I pressed up to the doorway to see what was passing. Mammy Jacks was pounding at the door of an inner room—doubtless her mistress’s. The other women with the vehemence of their race were kissing the Master’s hand and even his clothes. “Steady! Steady!” Wilmer was saying, “Don’t frighten her!” And he raised his voice,
“Con, it’s I!” he cried. “All is well, girl. Here’s a visitor to see you!”
She appeared. But I saw at a glance that this was not the same girl who on the night of my arrival had met Wilmer with flying skirts and cries of joy. This girl came out, pale, shrinking, frightened. True, in a breath she was in her father’s arms, she was sobbing in abandonment on his shoulder. But, believe me, in that short interval my desire for vengeance had taken flight; it had vanished at the first sight of her face. The sooner she knew that I was safe, the better! I did not understand her, she was beyond my comprehension, she was still a puzzle. But I knew that she had suffered, and was suffering still.

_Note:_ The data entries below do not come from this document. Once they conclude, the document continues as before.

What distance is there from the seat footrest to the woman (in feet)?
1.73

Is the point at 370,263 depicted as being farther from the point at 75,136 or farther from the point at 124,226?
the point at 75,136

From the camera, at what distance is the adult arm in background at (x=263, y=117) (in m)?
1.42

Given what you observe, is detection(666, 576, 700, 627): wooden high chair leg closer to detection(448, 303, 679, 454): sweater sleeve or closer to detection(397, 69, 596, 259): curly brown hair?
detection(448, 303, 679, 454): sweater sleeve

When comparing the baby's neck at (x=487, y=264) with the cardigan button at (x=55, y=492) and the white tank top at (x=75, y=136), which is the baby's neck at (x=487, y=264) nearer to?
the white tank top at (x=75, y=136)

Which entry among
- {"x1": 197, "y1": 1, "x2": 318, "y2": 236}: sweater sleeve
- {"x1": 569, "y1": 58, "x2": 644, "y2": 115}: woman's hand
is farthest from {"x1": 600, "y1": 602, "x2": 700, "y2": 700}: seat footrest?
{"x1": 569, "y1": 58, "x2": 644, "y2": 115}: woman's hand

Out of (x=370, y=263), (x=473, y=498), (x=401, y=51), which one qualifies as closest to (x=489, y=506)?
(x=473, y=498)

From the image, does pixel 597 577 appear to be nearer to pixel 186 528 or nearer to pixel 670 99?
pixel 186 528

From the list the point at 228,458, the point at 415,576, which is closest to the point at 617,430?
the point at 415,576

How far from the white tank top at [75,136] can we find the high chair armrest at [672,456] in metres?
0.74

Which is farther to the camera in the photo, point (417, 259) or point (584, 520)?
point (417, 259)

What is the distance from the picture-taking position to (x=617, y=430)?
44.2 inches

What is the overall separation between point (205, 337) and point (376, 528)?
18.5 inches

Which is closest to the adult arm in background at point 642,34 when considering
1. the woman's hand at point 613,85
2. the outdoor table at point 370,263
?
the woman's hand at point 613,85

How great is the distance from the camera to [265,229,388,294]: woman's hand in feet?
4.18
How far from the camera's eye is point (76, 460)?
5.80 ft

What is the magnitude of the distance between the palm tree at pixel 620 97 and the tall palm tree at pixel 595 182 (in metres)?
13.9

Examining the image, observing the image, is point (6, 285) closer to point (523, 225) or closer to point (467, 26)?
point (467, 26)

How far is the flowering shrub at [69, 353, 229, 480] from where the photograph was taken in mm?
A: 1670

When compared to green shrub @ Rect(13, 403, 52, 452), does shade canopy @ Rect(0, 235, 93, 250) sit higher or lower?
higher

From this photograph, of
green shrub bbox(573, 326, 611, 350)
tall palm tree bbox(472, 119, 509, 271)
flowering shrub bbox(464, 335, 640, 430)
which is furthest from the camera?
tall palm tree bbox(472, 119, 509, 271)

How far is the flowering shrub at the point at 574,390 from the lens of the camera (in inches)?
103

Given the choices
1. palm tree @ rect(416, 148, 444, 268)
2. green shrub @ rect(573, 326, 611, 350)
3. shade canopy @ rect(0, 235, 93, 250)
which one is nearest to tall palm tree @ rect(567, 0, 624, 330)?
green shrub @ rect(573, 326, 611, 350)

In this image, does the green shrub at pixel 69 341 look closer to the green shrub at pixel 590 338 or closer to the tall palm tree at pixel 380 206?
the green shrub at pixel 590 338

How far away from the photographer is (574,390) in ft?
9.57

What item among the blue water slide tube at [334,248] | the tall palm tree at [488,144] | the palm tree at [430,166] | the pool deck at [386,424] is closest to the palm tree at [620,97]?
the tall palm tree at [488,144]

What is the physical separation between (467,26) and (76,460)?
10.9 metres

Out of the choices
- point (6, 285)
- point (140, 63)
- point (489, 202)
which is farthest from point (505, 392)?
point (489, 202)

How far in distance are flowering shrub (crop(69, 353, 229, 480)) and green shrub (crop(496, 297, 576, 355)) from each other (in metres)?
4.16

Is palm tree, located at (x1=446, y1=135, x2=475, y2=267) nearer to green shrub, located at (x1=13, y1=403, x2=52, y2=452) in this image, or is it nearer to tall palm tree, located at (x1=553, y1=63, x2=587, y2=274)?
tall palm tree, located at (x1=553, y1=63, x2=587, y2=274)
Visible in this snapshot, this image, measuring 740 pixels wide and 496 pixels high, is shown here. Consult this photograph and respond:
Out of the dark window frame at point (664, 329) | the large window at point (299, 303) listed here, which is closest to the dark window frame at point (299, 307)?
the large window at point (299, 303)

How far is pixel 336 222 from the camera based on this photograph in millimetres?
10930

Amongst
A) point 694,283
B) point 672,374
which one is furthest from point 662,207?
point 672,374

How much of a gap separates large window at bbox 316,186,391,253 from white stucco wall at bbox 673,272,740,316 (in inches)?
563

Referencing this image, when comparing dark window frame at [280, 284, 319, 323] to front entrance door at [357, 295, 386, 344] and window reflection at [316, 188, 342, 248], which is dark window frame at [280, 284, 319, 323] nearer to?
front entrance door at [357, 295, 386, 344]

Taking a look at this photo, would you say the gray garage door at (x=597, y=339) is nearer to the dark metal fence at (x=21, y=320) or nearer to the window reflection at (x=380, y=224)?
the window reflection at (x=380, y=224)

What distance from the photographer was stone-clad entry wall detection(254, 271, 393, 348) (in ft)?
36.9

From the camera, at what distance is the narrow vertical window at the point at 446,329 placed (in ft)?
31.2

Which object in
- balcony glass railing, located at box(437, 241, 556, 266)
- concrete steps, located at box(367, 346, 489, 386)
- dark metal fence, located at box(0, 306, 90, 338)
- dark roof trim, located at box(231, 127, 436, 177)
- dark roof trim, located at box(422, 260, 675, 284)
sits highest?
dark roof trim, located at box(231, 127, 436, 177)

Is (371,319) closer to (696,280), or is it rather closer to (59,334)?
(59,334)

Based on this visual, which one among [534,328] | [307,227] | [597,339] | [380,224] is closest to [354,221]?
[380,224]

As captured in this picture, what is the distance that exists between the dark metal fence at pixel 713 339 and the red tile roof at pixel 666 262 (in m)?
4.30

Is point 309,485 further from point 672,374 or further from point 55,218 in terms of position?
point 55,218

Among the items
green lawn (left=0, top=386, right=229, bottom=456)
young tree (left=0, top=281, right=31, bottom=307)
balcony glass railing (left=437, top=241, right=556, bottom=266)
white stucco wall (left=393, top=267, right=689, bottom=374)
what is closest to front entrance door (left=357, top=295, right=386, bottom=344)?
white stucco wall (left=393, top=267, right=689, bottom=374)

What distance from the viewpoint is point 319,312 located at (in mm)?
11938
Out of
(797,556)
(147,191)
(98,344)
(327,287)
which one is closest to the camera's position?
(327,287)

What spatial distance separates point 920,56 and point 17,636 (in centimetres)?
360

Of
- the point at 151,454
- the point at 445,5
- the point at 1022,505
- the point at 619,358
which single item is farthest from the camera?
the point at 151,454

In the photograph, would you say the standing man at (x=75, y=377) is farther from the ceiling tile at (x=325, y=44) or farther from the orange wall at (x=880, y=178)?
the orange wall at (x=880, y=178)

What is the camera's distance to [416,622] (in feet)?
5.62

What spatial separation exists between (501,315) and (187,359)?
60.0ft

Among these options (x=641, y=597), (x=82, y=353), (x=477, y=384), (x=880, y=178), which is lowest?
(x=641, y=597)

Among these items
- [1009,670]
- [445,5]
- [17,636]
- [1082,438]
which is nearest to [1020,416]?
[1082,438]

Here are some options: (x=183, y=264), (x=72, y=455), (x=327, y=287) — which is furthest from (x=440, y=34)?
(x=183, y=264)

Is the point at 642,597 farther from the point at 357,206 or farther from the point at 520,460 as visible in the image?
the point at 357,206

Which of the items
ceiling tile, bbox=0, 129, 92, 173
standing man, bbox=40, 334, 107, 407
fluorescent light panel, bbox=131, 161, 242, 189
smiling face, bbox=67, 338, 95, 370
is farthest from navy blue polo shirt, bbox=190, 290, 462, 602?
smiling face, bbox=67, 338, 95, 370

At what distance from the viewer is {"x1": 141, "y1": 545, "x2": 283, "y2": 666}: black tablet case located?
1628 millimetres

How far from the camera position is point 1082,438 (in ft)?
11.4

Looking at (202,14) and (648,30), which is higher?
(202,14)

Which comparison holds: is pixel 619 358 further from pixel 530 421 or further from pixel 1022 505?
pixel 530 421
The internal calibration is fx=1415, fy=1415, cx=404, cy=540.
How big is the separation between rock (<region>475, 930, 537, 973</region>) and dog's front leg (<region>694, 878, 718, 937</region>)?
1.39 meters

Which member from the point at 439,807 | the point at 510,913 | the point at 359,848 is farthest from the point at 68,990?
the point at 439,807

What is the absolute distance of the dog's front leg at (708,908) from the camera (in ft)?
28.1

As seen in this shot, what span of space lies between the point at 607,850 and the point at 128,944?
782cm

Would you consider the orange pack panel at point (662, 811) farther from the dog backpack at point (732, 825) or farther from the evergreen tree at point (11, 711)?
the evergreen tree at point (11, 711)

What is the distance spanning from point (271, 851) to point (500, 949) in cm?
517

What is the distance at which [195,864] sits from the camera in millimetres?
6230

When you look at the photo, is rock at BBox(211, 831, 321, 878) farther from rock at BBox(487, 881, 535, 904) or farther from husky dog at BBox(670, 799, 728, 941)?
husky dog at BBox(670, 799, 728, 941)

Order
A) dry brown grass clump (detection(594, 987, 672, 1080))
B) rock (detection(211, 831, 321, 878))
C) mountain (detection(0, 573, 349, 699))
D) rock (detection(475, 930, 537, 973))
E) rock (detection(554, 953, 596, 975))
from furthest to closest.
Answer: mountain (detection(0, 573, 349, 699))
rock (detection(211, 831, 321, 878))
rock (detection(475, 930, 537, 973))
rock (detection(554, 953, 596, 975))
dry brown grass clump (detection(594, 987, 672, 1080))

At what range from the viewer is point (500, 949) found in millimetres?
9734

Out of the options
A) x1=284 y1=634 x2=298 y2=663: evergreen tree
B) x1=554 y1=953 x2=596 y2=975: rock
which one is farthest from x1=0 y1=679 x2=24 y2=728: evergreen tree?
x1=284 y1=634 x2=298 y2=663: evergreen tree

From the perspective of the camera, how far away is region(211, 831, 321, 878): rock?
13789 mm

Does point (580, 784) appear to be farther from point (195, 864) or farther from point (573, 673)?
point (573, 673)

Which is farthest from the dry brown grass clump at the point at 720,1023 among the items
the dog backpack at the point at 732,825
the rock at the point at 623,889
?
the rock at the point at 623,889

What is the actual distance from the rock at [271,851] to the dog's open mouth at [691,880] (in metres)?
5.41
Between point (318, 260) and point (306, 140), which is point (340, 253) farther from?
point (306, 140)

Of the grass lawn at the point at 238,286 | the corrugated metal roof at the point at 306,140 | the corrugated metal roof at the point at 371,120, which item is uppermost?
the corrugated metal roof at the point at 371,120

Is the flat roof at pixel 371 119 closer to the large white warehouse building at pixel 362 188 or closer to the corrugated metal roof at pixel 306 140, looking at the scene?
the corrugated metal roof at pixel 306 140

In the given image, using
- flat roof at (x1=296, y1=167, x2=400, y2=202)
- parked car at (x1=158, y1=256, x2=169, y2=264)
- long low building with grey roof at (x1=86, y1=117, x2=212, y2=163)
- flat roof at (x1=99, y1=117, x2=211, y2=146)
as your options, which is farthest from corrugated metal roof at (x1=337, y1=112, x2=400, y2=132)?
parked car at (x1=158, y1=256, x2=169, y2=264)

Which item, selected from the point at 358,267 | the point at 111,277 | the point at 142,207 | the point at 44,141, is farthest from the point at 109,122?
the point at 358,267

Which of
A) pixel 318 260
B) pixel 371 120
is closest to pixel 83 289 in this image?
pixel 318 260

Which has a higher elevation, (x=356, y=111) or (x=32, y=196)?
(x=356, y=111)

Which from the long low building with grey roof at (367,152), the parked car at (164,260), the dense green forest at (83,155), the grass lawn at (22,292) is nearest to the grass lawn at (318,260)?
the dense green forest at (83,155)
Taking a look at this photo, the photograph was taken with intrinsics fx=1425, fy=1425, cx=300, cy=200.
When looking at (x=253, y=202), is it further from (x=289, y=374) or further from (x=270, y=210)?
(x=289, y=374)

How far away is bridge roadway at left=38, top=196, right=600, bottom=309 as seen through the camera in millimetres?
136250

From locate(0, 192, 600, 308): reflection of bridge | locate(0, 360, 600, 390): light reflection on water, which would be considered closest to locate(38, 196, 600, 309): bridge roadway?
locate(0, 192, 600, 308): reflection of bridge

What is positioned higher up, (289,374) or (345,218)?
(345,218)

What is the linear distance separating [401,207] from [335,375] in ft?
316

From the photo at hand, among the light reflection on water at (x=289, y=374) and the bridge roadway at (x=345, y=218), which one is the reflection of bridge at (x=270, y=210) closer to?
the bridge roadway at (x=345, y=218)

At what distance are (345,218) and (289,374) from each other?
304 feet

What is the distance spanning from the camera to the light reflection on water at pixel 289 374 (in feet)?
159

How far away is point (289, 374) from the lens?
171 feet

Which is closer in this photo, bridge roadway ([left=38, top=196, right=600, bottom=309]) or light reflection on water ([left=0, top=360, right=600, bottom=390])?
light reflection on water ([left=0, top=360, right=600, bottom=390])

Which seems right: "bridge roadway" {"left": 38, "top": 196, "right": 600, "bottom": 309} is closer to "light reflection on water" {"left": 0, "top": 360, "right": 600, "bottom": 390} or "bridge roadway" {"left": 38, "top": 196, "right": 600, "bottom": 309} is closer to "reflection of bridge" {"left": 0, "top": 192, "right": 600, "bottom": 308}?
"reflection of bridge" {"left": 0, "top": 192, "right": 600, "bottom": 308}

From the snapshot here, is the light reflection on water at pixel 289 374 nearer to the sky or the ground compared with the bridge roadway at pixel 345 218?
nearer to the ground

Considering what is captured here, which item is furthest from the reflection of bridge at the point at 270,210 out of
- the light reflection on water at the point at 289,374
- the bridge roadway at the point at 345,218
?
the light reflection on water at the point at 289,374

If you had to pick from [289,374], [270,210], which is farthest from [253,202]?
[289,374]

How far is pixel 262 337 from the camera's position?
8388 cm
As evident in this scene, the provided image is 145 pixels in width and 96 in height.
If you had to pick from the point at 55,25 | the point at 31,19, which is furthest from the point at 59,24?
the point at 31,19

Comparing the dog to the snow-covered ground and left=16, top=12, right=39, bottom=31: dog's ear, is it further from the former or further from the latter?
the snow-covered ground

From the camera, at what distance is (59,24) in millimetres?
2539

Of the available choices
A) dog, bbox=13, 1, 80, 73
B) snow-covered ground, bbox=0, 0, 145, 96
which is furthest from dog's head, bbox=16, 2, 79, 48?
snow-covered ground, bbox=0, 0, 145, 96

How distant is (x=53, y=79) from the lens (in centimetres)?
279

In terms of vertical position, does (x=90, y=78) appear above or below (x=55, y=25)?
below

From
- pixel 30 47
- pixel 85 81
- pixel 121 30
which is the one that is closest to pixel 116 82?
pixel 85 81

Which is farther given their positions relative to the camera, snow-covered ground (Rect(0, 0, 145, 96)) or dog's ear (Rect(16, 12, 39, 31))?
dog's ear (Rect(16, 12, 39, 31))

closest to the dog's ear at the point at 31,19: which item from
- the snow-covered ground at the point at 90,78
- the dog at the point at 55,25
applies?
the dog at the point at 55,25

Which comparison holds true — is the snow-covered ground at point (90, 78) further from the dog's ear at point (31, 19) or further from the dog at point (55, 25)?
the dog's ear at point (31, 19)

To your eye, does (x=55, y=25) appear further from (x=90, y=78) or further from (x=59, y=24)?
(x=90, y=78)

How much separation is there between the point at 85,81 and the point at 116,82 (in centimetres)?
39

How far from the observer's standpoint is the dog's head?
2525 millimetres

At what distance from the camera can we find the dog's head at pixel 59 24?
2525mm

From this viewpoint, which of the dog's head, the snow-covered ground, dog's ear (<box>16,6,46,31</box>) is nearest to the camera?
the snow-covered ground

“There, honey, all’s well, all’s well!” Wilmer said, soothing her. I think that for the time he had completely forgotten me and my affairs. “What is it? What’s amiss, child? Here’s your god-father—a big man now! Look up, here’s Marion!”
On that I crept away. I felt that I ought not to be looking on. It seemed to be a—well, I gave it no name, but I felt that I had no right to be there, and I went down into the darkness below the veranda, and stood a dozen yards away where I could not hear what passed, or could hear only the one sharp cry that the news of my safety drew from her. Marion’s men had taken the horses round to the cabins, and I was alone. I had the puzzle to amuse me still, if I chose to work upon it; and I had leisure. But it was no longer to my taste and not many minutes passed before Wilmer summoned me.
I had no choice then, I had to go up into the room. But so changed were my feelings in regard to this girl that I loathed the necessity. I was as unwilling to face her, as unwilling to shame her, as if I had been the criminal. I would have given many guineas to be a hundred miles away.
I might have spared my scruples for she was not there, she was not to be seen. Instead, I met the men’s eyes; they glanced at me, then away again. They looked disconcerted. For my part I affected to be dazzled by the light. “It has been a little too much for my daughter,” Wilmer said. “I don’t quite understand what happened,” he continued awkwardly, “but she seems to think, Major—she seems to have got it into her head—”
“It was a shock to Miss Wilmer,” I said. “And no wonder! I am not the steadier for it myself.”
“Just so,” he replied slowly. “Of course. But she’s got an idea that she did not do all—”
“I hope that they did not strike her,” I said.